### Problem to solve
Every record gets copied exactly, and no picture goes with it.

************

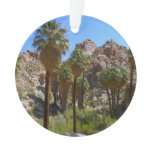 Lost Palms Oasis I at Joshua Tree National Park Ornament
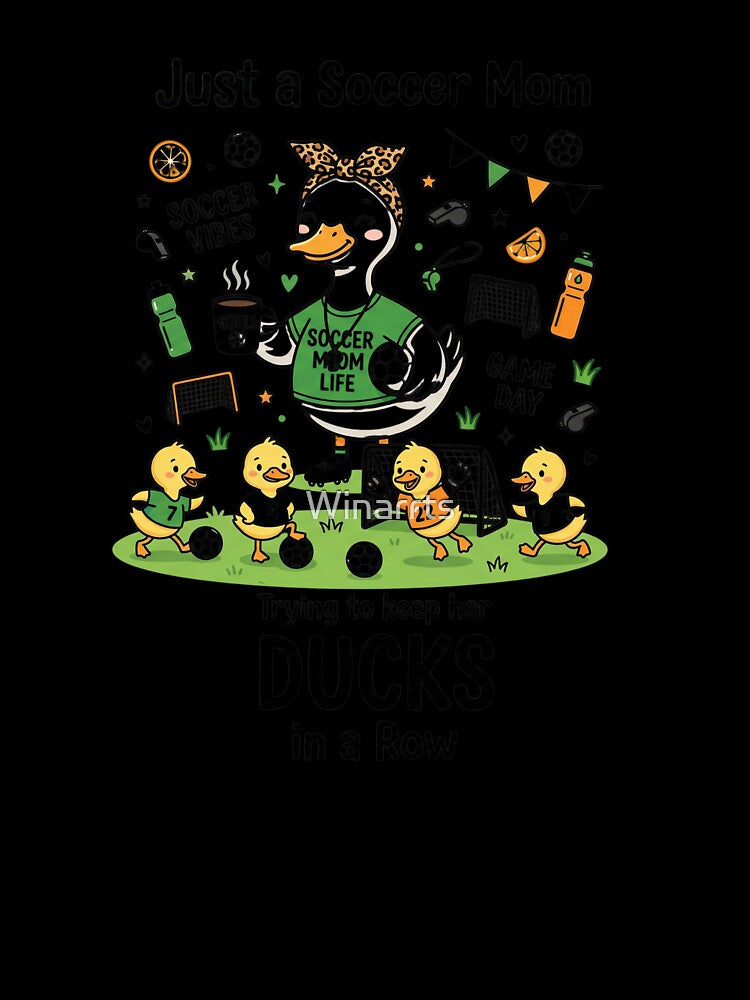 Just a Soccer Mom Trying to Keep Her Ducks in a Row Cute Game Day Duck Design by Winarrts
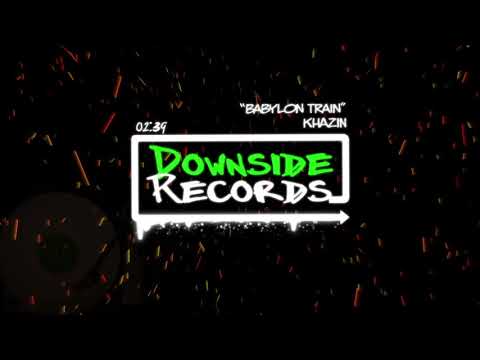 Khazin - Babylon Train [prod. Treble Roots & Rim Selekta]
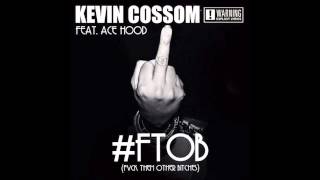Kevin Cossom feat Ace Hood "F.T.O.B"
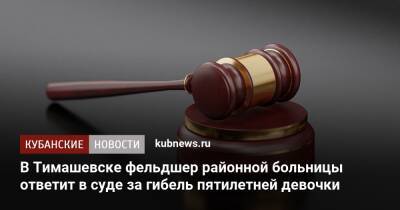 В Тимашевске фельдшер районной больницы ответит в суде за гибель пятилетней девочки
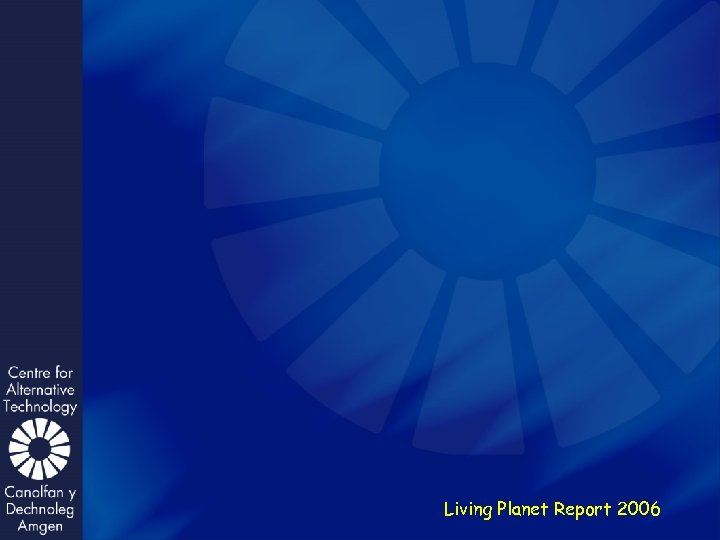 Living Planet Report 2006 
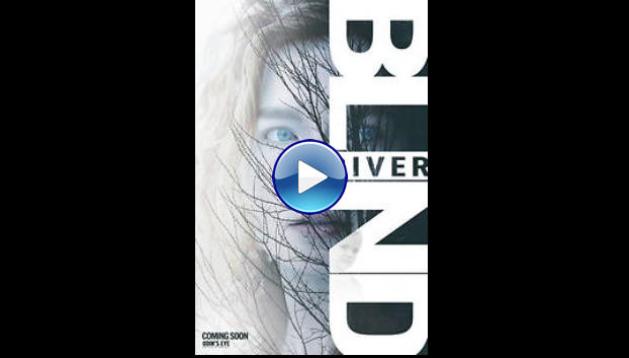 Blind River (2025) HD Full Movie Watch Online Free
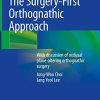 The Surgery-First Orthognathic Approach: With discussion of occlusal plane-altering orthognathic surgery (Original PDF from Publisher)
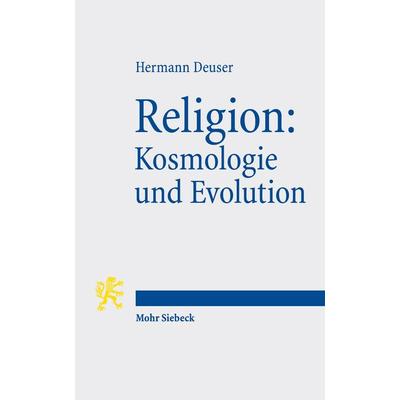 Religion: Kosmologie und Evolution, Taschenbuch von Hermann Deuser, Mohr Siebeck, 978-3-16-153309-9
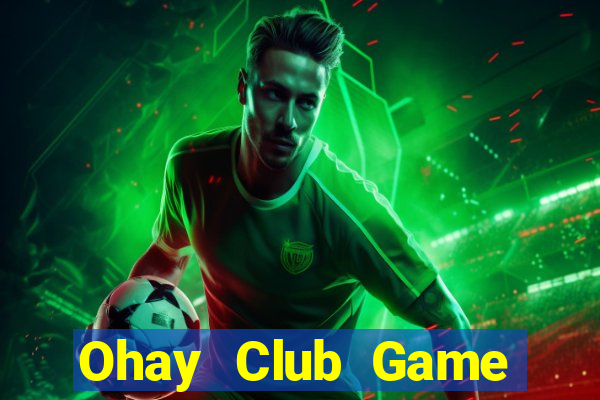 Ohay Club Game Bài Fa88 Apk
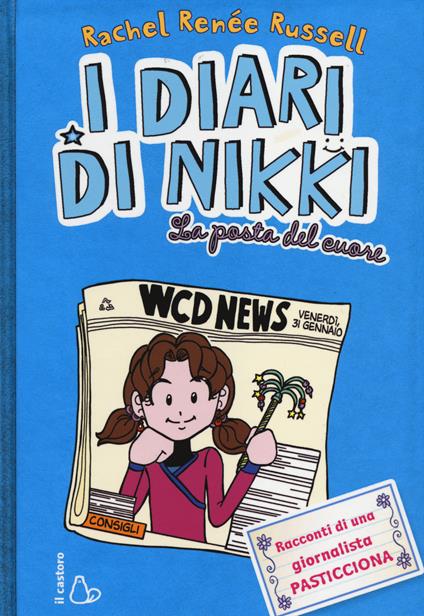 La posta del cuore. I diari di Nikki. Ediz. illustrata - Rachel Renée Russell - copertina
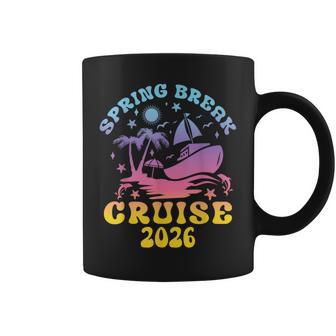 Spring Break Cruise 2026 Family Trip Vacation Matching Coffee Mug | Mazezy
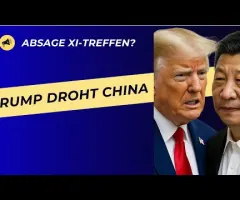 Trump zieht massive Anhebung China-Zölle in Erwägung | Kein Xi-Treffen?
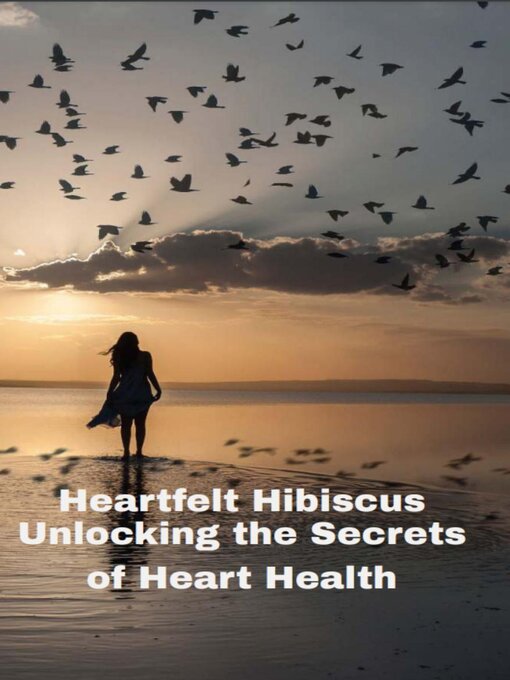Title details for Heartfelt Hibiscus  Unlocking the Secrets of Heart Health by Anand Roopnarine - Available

************

### Exercise response
 Lost Palms Oasis I at Joshua Tree National Park Ornament
 Just a Soccer Mom Trying to Keep Her Ducks in a Row Cute Game Day Duck Design by Winarrts
 Khazin - Babylon Train [prod. Treble Roots & Rim Selekta]
Kevin Cossom feat Ace Hood "F.T.O.B"
 В Тимашевске фельдшер районной больницы ответит в суде за гибель пятилетней девочки
 Living Planet Report 2006 
 Blind River (2025) HD Full Movie Watch Online Free
 The Surgery-First Orthognathic Approach: With discussion of occlusal plane-altering orthognathic surgery (Original PDF from Publisher)
 Religion: Kosmologie und Evolution, Taschenbuch von Hermann Deuser, Mohr Siebeck, 978-3-16-153309-9
 Ohay Club Game Bài Fa88 Apk
 La posta del cuore. I diari di Nikki. Ediz. illustrata - Rachel Renée Russell - copertina
 Spring Break Cruise 2026 Family Trip Vacation Matching Coffee Mug | Mazezy
 Trump zieht massive Anhebung China-Zölle in Erwägung | Kein Xi-Treffen?
Title details for Heartfelt Hibiscus  Unlocking the Secrets of Heart Health by Anand Roopnarine - Available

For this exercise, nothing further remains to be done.